Editor’s Note
I’M SKEPTICAL about a great many things. Personally, I’m skeptical that a smartphone will drastically improve my life. I’m skeptical that my hybrid has or ever could get the kind of gas mileage the manufacturer advertised when I bought it eight years ago. And I’m also skeptical that people get as much sleep, have as much sex, or make as much money as they say they do. But these are all things that could be measured and verified if all parties were so inclined. They’re the testables, so to speak. And it’s the testables and what they yield that get the crowd on this issue’s cover excited. But what is it that gets skeptics so testy? It isn’t the extraordinary claims themselves—the auras and mysticisms and gods and alternative medicines and the like—but rather the protection or shielding of such things (of anything) from critical inquiry and investigation.
I’m reminded of a night my husband and I were driving in the hills above Laguna Beach (historically a hotbed for West Coast New Age thinking). We came to a traffic signal where a slick black Porsche idled in front of us, and through the rear window we could make out a pyramid-shaped form sitting atop the driver’s head. We couldn’t decide which was funnier—the idea that the guy was driving around wearing a pyramid on his head in order to channel paranormal energy, or that he was doing it in the dark.
Metaphorically speaking, the contemporary skeptical movement, as profiled by Brian Trent in the issue at hand, wants to flag you down, pull you out of your Porsche, and sit you under a streetlight to find out exactly what’s up with that pyramid.
The problem is that so many people find comfort in irrationality and it’s so often reinforced. The April 8 New York Times, for example, ran an op-ed by Matthew Hutson titled, “In Defense of Superstition.” In it, the former Psychology Today editor and author of the forthcoming book, The 7 Laws of Magical Thinking: How Irrational Beliefs Keep Us Happy, Healthy, and Sane, claims that “some level of belief in the supernatural—often a subtle and subconscious belief—appears to be unavoidable, even among skeptics.” (Now of that I’m quite skeptical.) “The good news,” he continues, “is that superstitious thought, or ‘magical thinking,’ even as it misrepresents reality, has its advantages.”
Hutson goes on to elucidate some of those advantages, one being the sense of meaning with which magical thinking imbues our lives (the unconvincing teleological angle). Another is confidence. Like Dumbo with his magic feather, believing that luck or other paranormal forces are assisting us in our endeavors helps us perform better and achieve more. Of course, these are only “positive” examples of delusion. Hutson doesn’t touch on the dangerous types (Christian Science comes to mind) or what happens when a good luck charm goes missing.
And lest nontheists think they’re immune, keep in mind the Baylor University study four years ago which found that less religious people are more likely to believe in other instances of the paranormal like ESP, ghosts, and UFOs.
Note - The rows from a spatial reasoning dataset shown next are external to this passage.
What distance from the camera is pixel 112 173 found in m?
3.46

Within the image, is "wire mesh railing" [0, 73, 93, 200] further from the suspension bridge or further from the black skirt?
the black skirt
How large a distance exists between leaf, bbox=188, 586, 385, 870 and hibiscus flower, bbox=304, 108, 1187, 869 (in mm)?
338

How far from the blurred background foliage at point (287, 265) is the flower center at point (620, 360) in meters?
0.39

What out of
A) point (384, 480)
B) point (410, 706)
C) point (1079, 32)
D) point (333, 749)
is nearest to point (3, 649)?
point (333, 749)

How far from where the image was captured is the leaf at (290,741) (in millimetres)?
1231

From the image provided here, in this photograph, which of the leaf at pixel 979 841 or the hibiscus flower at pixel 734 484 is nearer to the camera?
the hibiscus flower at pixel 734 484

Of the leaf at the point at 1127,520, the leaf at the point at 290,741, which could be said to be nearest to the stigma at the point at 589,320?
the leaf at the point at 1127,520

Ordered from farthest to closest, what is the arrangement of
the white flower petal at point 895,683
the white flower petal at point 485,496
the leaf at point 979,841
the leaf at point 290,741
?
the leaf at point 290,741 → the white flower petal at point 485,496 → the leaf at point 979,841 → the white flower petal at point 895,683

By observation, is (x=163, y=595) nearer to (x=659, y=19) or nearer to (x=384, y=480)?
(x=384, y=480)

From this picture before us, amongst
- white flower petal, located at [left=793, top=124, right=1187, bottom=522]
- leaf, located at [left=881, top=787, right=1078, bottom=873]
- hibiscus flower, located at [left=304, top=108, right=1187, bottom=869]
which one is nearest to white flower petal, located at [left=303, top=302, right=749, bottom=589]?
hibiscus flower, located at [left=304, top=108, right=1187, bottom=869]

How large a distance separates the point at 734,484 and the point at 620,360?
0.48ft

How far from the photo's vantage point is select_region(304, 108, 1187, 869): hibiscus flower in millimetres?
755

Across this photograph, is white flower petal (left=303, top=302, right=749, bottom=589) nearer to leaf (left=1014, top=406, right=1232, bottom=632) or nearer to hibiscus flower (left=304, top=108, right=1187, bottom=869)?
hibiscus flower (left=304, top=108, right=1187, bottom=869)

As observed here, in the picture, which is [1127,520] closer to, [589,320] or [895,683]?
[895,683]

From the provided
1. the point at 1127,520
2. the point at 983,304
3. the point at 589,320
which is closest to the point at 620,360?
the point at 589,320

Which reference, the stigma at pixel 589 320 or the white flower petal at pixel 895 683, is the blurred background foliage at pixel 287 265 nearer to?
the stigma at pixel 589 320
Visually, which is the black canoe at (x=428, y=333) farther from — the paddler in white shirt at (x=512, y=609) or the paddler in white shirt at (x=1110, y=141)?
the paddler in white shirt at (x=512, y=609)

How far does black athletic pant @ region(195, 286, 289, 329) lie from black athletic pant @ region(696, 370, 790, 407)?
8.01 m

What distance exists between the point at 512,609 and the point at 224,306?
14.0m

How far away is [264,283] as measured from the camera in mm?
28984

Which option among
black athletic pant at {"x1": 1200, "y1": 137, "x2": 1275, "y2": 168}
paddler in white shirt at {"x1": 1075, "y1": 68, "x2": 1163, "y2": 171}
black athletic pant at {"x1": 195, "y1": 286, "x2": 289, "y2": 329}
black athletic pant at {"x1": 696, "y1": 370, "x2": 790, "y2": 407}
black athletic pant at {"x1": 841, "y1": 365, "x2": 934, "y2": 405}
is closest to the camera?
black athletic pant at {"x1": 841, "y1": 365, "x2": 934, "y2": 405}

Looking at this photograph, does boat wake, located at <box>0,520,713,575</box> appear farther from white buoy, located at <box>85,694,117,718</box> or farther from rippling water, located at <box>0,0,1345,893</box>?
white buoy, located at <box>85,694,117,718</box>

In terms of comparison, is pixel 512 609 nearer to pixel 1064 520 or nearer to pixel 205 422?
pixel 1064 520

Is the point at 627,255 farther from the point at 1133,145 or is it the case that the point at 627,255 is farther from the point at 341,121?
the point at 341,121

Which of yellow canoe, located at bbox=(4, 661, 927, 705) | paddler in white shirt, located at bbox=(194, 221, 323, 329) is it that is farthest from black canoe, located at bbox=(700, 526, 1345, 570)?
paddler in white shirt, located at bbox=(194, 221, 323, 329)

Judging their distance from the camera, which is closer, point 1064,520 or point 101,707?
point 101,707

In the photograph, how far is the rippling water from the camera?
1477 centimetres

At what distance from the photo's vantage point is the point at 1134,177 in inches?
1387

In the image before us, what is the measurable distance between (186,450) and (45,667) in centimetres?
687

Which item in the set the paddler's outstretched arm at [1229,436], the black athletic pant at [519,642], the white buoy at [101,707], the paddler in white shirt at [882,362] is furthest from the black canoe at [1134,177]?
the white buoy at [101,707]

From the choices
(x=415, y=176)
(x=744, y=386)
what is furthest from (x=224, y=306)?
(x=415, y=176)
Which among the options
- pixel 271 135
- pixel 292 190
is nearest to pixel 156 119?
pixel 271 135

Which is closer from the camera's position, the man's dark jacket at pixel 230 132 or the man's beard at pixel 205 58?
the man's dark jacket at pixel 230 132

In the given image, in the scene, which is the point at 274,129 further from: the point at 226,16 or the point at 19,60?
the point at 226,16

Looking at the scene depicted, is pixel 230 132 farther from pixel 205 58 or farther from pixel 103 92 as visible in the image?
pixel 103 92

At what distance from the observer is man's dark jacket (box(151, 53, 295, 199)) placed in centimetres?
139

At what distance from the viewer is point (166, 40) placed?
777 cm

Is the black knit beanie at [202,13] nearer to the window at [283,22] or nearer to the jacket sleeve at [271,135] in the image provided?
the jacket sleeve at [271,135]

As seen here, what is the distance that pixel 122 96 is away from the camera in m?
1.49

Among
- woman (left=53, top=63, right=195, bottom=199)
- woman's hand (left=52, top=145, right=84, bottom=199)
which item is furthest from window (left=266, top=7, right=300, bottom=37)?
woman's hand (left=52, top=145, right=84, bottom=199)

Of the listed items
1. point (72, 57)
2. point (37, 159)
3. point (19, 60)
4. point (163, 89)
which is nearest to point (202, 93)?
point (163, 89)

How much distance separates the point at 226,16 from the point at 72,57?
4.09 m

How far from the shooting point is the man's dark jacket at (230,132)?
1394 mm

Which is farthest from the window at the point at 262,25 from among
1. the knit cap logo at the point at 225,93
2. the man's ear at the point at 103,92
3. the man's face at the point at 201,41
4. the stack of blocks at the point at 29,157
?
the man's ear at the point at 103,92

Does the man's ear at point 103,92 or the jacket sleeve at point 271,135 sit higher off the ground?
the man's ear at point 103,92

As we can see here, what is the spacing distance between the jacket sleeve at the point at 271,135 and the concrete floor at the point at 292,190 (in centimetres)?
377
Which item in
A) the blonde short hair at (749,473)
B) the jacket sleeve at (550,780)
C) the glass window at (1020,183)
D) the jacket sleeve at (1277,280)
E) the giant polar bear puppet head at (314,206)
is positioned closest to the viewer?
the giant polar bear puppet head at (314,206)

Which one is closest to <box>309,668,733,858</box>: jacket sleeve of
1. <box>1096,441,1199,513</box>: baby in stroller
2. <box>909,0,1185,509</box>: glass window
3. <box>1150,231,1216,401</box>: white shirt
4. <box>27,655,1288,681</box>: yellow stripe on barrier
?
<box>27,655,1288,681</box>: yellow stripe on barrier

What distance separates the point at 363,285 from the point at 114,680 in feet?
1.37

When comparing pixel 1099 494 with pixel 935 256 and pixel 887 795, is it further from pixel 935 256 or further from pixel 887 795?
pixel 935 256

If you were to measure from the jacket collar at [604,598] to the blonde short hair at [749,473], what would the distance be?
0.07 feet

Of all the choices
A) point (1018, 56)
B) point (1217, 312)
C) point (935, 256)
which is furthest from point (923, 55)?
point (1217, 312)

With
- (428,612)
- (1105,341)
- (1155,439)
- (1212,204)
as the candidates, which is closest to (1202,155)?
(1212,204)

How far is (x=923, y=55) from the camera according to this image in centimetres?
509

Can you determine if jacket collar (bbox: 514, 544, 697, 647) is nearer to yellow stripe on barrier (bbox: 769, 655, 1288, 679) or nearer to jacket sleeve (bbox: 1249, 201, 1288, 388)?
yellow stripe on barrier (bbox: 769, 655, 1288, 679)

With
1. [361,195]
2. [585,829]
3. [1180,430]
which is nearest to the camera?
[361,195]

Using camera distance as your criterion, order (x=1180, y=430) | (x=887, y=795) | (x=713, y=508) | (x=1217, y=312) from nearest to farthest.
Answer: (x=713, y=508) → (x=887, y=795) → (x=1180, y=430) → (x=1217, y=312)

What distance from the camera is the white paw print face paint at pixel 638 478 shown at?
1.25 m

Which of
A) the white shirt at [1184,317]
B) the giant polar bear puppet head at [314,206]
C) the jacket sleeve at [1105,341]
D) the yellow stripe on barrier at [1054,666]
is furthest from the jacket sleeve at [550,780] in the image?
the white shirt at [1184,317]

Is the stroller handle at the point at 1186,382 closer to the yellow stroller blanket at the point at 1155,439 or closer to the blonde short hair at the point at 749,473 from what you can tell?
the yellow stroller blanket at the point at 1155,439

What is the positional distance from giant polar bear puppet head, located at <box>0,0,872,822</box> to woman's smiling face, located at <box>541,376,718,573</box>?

This doesn’t mean that the nonreligious are more superstitious than their religious counterparts, though. It just means that lots of people are susceptible to wishful thinking. And today’s skeptics adamantly want to change that. Why? Certainly there’s satisfaction to be had in debunking extraordinary claims and exposing people’s gullibility, but skepticism as a mindset goes beyond that; in a more positive vein, skeptics don’t want to make people feel stupid so much as they want people to be smart. As the wonderful stalwart of skepticism Michael Shermer put it in his 1997 book, Why People Believe Weird Things: “The goal is to know the universe, the world, and ourselves … [When skeptics] hear a fantastic claim we say, ‘that’s nice, prove it.’ ”
Jennifer Bardi is the editor of the Humanist.